4. Previously The World’s Largest Saltwater Tank
At the time of its opening in 1986, the pavilion was home to the world’s largest saltwater tank, which holds a staggering 5.7 million US gallons of water. SeaBase is the main viewing area of the aquarium, where you can view the pod of three common bottlenose dolphins in one corner and then sand tiger sharks and stingrays in the other part of the exhibit. With thousands of sea creatures in this aquarium, keep your eyes peeled for a green sea turtle, a blacknose shark, or a zebra shark.
5. Coral Reef Restaurant
The pavilion is home to one table-service restaurant, Coral Reef. One wall of the restaurant is made entirely of glass, offering diners a view of the aquarium. Thousands of sea creatures call this aquarium home, so you’ll certainly not be bored during lunch or dinner. The restaurant offers many seafood dishes, but there are vegetarian and meat dishes available on the menu also. As you dine, you’ll enjoy spotting sharks, rays, and sea turtles swimming past you. It’s the perfect place to take kids, who will be entertained while mom and dad enjoy a relaxing meal indoors.

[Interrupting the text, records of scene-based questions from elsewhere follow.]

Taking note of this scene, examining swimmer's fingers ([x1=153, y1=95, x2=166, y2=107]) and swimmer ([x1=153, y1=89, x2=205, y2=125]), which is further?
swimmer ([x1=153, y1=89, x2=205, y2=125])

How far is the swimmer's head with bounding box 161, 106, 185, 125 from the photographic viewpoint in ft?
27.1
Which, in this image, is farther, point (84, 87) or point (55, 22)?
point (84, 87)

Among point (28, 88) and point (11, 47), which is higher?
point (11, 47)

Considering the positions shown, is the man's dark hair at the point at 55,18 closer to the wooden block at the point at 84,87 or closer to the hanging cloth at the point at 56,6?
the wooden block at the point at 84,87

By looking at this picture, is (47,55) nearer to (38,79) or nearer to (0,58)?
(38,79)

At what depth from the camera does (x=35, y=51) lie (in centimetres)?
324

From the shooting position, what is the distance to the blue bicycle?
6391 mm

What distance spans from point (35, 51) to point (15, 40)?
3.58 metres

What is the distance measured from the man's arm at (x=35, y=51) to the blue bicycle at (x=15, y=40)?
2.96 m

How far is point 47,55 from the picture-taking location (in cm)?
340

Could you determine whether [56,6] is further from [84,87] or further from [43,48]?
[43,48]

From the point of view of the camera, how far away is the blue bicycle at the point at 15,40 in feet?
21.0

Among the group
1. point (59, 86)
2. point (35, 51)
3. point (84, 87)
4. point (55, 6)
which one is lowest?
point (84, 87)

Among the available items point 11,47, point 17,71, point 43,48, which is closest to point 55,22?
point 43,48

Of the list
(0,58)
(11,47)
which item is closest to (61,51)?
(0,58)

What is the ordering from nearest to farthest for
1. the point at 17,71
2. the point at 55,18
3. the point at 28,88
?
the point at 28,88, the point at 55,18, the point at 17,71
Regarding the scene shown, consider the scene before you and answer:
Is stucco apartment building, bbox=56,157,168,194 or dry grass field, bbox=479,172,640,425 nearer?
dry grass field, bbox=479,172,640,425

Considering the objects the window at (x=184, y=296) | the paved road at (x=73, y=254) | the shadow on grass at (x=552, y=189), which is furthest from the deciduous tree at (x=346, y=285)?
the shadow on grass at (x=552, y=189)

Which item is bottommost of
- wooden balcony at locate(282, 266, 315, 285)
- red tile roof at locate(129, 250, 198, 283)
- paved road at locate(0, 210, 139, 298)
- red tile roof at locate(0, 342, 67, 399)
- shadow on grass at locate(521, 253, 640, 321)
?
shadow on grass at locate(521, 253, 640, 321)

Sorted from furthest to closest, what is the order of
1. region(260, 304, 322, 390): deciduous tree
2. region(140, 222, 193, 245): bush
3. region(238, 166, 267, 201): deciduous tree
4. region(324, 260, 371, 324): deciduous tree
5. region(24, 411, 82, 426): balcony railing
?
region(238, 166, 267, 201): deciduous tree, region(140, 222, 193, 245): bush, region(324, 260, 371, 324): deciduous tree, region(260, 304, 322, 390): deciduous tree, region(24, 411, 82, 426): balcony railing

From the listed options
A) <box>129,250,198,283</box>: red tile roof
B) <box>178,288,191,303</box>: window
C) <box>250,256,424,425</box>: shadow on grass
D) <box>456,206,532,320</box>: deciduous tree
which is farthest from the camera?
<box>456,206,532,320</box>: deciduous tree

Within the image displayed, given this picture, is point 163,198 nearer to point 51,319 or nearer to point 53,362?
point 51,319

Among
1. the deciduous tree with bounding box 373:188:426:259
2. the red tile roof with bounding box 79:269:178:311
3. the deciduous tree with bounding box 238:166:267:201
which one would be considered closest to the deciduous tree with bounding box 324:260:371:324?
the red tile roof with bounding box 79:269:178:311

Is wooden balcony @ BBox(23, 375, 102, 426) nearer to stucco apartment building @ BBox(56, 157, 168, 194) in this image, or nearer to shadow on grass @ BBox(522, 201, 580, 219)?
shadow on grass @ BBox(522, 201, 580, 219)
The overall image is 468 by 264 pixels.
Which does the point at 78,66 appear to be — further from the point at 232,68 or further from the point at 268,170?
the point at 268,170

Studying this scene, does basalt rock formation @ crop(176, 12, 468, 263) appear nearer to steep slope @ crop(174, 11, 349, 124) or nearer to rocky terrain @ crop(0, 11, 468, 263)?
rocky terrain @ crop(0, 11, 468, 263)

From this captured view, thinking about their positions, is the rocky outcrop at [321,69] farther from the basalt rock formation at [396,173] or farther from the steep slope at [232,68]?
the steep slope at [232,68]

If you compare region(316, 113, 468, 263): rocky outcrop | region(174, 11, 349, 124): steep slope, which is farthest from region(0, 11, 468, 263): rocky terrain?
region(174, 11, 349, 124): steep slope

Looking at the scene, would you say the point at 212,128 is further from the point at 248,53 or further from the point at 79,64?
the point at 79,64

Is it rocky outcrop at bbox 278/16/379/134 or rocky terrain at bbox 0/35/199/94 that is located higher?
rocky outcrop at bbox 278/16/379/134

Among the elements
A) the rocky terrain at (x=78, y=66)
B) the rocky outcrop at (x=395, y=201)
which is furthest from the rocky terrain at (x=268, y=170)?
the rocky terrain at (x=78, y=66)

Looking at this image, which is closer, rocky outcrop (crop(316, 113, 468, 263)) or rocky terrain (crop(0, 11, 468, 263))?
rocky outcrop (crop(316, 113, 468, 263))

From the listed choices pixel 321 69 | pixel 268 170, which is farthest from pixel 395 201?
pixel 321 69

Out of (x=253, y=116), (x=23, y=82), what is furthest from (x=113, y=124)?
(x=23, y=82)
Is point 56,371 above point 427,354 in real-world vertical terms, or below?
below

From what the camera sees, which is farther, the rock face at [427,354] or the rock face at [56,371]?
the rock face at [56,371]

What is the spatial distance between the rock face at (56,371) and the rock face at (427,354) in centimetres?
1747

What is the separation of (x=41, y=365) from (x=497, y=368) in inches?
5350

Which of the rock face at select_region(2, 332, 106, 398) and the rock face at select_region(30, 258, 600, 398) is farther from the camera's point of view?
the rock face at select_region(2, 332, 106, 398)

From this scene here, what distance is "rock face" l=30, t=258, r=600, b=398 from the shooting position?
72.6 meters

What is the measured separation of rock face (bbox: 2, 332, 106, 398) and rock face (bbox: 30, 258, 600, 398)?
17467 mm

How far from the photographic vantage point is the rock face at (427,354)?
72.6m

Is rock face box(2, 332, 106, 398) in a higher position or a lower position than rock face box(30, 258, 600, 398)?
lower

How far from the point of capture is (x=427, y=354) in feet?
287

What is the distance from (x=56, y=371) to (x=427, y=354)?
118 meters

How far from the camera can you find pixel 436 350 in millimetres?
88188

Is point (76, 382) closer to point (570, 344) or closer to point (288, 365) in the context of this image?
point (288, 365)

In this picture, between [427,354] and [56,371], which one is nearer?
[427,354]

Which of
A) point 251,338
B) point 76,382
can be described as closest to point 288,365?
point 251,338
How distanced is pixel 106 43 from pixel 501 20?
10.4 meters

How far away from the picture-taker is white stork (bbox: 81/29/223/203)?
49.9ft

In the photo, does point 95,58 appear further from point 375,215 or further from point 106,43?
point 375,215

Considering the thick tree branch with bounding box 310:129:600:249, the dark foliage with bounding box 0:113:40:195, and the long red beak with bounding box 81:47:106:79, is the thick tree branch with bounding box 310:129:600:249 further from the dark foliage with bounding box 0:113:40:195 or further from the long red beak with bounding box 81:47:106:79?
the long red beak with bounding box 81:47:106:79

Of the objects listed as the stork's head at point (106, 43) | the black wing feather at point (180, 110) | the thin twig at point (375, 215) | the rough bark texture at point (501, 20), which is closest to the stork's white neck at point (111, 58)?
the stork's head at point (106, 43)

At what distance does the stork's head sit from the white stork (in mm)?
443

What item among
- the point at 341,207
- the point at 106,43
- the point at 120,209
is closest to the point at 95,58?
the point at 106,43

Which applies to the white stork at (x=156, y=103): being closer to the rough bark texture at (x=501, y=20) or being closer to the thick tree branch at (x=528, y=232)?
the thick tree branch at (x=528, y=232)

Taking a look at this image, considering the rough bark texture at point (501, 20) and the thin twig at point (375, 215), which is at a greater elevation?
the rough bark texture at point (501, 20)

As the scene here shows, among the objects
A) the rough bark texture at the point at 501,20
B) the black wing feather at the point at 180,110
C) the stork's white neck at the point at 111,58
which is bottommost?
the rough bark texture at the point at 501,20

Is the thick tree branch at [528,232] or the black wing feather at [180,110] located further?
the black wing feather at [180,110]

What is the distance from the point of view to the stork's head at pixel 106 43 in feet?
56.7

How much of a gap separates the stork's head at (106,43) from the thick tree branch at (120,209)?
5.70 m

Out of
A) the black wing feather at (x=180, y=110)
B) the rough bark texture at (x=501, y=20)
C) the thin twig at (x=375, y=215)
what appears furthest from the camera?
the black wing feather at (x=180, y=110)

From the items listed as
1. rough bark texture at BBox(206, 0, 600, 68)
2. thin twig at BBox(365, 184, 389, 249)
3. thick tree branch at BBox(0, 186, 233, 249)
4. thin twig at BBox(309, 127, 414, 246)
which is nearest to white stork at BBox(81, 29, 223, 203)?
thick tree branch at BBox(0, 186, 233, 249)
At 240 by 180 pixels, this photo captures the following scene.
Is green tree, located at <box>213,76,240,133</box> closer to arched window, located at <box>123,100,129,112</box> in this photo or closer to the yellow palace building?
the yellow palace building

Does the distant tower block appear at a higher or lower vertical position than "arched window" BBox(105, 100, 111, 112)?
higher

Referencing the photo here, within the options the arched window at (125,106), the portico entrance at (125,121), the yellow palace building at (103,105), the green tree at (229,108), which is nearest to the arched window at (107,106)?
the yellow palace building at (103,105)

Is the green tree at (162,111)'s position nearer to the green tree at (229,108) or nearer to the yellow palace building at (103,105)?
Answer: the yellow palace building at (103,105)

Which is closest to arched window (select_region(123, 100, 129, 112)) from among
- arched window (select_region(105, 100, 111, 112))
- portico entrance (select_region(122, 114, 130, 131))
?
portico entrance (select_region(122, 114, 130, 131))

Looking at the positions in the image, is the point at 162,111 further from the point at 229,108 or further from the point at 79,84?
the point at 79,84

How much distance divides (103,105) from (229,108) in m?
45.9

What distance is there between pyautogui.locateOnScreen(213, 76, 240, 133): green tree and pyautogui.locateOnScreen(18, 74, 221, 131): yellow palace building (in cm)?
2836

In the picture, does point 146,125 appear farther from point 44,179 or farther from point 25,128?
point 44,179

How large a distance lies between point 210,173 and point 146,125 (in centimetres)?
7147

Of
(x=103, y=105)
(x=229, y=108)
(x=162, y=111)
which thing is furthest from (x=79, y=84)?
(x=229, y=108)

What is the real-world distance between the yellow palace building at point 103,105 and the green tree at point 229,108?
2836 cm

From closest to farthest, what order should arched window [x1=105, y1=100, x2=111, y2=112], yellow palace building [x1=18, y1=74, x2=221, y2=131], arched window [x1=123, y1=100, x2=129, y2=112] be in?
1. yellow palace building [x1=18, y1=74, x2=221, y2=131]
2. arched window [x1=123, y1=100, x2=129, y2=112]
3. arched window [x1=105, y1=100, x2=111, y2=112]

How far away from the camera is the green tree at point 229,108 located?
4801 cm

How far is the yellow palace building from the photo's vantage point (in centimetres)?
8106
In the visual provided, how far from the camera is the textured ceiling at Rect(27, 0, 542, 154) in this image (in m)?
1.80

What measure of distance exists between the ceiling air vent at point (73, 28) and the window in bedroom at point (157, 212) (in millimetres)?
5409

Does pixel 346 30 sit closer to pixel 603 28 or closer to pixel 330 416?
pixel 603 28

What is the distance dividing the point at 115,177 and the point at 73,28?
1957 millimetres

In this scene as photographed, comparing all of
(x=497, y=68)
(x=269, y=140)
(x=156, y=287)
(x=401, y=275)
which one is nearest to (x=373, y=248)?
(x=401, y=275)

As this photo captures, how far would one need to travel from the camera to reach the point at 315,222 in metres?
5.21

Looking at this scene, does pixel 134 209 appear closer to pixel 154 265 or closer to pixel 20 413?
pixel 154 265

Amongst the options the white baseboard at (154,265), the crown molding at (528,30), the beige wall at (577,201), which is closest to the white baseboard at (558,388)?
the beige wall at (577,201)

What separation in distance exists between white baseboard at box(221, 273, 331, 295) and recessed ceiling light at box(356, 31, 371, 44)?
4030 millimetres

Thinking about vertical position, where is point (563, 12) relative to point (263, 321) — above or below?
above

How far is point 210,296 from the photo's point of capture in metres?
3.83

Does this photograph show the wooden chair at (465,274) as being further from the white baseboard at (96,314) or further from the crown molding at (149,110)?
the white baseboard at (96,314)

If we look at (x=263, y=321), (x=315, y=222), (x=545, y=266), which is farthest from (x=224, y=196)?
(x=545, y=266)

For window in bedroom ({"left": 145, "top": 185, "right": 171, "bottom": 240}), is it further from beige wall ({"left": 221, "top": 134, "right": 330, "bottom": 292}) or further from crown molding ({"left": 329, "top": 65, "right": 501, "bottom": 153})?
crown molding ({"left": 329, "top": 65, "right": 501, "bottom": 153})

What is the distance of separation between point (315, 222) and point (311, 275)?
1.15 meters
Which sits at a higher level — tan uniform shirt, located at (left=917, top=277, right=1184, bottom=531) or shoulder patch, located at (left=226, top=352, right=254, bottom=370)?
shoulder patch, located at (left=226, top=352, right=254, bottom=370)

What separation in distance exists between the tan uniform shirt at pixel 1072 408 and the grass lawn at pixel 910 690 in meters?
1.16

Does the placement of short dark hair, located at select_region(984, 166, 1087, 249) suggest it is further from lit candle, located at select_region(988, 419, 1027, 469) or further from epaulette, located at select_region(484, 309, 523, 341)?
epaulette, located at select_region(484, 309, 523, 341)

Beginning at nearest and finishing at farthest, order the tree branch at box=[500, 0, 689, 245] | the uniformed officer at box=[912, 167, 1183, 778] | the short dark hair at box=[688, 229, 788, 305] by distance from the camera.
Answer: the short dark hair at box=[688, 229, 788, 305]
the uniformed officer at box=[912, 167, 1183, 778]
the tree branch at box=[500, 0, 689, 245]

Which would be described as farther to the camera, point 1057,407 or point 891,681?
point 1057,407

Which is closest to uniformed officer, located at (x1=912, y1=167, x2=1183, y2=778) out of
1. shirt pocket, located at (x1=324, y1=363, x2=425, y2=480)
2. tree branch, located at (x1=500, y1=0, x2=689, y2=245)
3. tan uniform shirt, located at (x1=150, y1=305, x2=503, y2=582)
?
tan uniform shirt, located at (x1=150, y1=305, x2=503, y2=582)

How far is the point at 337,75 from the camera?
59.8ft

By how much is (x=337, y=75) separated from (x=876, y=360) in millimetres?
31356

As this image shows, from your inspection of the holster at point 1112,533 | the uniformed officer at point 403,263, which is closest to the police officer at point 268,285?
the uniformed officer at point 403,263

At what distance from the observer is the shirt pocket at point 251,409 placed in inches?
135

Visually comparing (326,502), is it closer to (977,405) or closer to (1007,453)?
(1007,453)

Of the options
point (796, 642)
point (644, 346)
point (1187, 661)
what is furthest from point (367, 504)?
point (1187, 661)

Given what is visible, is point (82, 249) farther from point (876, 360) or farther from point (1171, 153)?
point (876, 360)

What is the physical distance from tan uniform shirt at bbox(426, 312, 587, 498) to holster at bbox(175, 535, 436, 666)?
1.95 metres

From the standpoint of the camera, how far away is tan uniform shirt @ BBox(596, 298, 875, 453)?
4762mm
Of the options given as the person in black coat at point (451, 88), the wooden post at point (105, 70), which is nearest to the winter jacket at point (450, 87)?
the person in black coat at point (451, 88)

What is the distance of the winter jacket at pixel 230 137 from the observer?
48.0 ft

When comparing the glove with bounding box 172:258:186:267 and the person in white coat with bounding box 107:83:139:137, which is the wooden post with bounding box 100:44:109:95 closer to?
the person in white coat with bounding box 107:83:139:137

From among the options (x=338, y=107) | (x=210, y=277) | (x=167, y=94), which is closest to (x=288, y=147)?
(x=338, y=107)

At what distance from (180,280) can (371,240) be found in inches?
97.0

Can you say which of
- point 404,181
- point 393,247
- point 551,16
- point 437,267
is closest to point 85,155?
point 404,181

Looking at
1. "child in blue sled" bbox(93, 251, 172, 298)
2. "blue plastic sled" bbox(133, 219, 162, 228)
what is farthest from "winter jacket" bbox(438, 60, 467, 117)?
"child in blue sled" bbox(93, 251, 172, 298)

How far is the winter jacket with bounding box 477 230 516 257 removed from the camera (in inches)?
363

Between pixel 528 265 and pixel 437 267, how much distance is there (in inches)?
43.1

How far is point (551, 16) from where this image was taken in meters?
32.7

6. Don’t Miss The Manatees
Many guests to the pavilion are in such a rush to witness the largest aquarium that they skip out on some of the smaller exhibits. A smaller aquarium allows you to visit a pair of rescued West Indian manatees. They are only here on a temporary basis, with the hope that’s Disney’s animal care experts will assist them in returning into the wild in the future. The manatees receive only very minimal training, which allows them to recover in a natural manner while the team tracks their progress.
7. Head Into the Aquarium
Did you know that there’s an opportunity for guests to head into the aquarium themselves? If you’ve ever spent some time admiring the creatures in the main aquarium, from time to time, you may see SCUBA divers or even Mickey Mouse. Epcot DiveQuest is an opportunity for certified SCUBA divers to spend 40 minutes under the water exploring the aquarium. There’s also The Epcot Seas Aqua Tour, which offers you a SCUBA assisted snorkel system to explore. Finally, Dolphins in Depth gives you the chance to interact with the dolphins that call this area home while standing in waist-high water.
8. Feeding Time
If you time your visit to the pavilion well, you’ll be able to see cast members feeding the dolphins, manatees, sea turtles, and other creatures. About two tons of food is produced every week for the creatures who call the aquarium home, with dolphins enjoying herring and capelin and the West Indian manatees feasting on lettuce, sprouts, and fruit. The team also creates coral made from dental plaster, which includes ground fish. These are placed into the aquarium each day for the parrotfish to enjoy. Keep an eye out for the feeding time schedule, as this may be subject to change.
The Seas with Nemo and Friends in Epcot is one of the best places to cool off on a hot summer’s day. You could spend hours in this pavilion enjoying the attractions and aquariums that are on offer. Kids and adults alike will learn so much from interacting with the cast members who work here, and they are often on hand to answer your questions about the inhabitants of the pavilion. It’s a huge space to explore, so take the time to walk around both floors and enjoy some of the often overlooked exhibits. After walking around the park all day long, head to the Coral Reef Restaurant to cool off and continue your underwater experience in Epcot.